Los pescadores de arrastre alicantinos han vuelto a cargar contra la Unión Europea tras el acuerdo que fija en 143 los días de pesca en el Mediterráneo para 2026. Desde la Cofradía de Pescadores de La Vila se habla de barcos “al límite de la supervivencia” y se insiste en que los 180 días son el mínimo imprescindible para garantizar la viabilidad económica del sector. Sin embargo, el debate vuelve a centrarse, una vez más, en el número de jornadas y no en la pregunta de fondo: ¿cuánto puede soportar todavía un Mediterráneo esquilmado durante décadas?
La pesca de arrastre ha sido, históricamente, una de las prácticas más agresivas con los ecosistemas marinos. La sobreexplotación continuada de los caladeros ha reducido drásticamente las poblaciones de muchas especies, comprometiendo no solo el futuro del sector, sino el equilibrio ecológico de un mar cerrado y extremadamente frágil. Pretender que el problema se resuelve aumentando días de faena es insistir en una lógica cortoplacista que ya ha demostrado sus límites.
La regeneración de las especies marinas no es una utopía. Es un proceso factible si se aplican pautas claras: reducción del esfuerzo pesquero, vedas bien planificadas, control efectivo de capturas y una transición hacia modelos menos destructivos. Los ejemplos existen, dentro y fuera de nuestras costas. Pero requieren tiempo, renuncias y una mirada a medio y largo plazo que choca frontalmente con el discurso dominante del sector.
Desde la cofradía se denuncia que los 143 días “obligan a parar 92 jornadas” y consolidan una situación de precariedad estructural. Sin embargo, en una sociedad que avanza —no sin conflictos— hacia la limitación de actividades altamente contaminantes o destructivas, no es la pesca el único ámbito al que se le piden concesiones. Agricultura, industria, transporte o turismo han tenido que adaptarse, asumir restricciones y, en muchos casos, reinventarse.
El argumento de que “quien no llora no mama” vuelve a sobrevolar el conflicto. El sector presiona para obtener compensaciones, marcos más laxos o excepciones permanentes.

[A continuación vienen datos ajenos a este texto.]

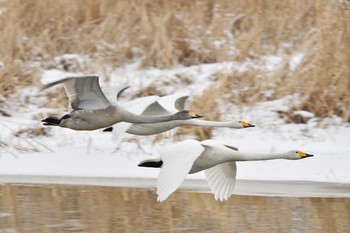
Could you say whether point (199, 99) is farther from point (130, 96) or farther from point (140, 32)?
point (140, 32)

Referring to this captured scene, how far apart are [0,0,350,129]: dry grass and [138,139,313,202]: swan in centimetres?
394

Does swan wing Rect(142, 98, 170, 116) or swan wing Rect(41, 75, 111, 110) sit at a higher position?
swan wing Rect(41, 75, 111, 110)

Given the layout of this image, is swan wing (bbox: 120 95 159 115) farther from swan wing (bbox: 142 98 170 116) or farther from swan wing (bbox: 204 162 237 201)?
swan wing (bbox: 204 162 237 201)

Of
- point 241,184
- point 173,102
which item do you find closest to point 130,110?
point 173,102

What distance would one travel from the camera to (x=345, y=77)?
12.9m

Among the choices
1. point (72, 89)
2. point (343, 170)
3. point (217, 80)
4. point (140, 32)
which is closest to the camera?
point (72, 89)

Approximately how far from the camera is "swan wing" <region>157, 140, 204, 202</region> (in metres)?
7.29

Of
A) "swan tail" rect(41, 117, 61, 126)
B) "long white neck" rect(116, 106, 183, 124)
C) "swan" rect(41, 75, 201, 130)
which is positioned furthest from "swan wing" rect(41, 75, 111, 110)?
"swan tail" rect(41, 117, 61, 126)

Pero no siempre se puede ganar, y menos cuando lo que está en juego no es solo un modo de vida, sino la supervivencia de un ecosistema entero. Sin peces, no habrá 180 días, ni 143, ni ninguno.
Las nuevas exigencias de control y estimación de capturas, que los pescadores califican de imposibles de cumplir, forman parte precisamente de ese intento —tardío pero necesario— de poner límites reales a una actividad que durante años ha operado con escasa fiscalización efectiva. Más control no es sinónimo de castigo: es una condición mínima para garantizar que el mar tenga futuro.
El Mediterráneo no necesita más discursos de urgencia económica desligados de la realidad ambiental. Necesita tiempo, descanso y una gestión valiente que asuma que proteger el mar es, a largo plazo, la única manera de proteger también a quienes viven de él. Persistir en el corto plazo solo acelera el colapso que el propio sector dice temer.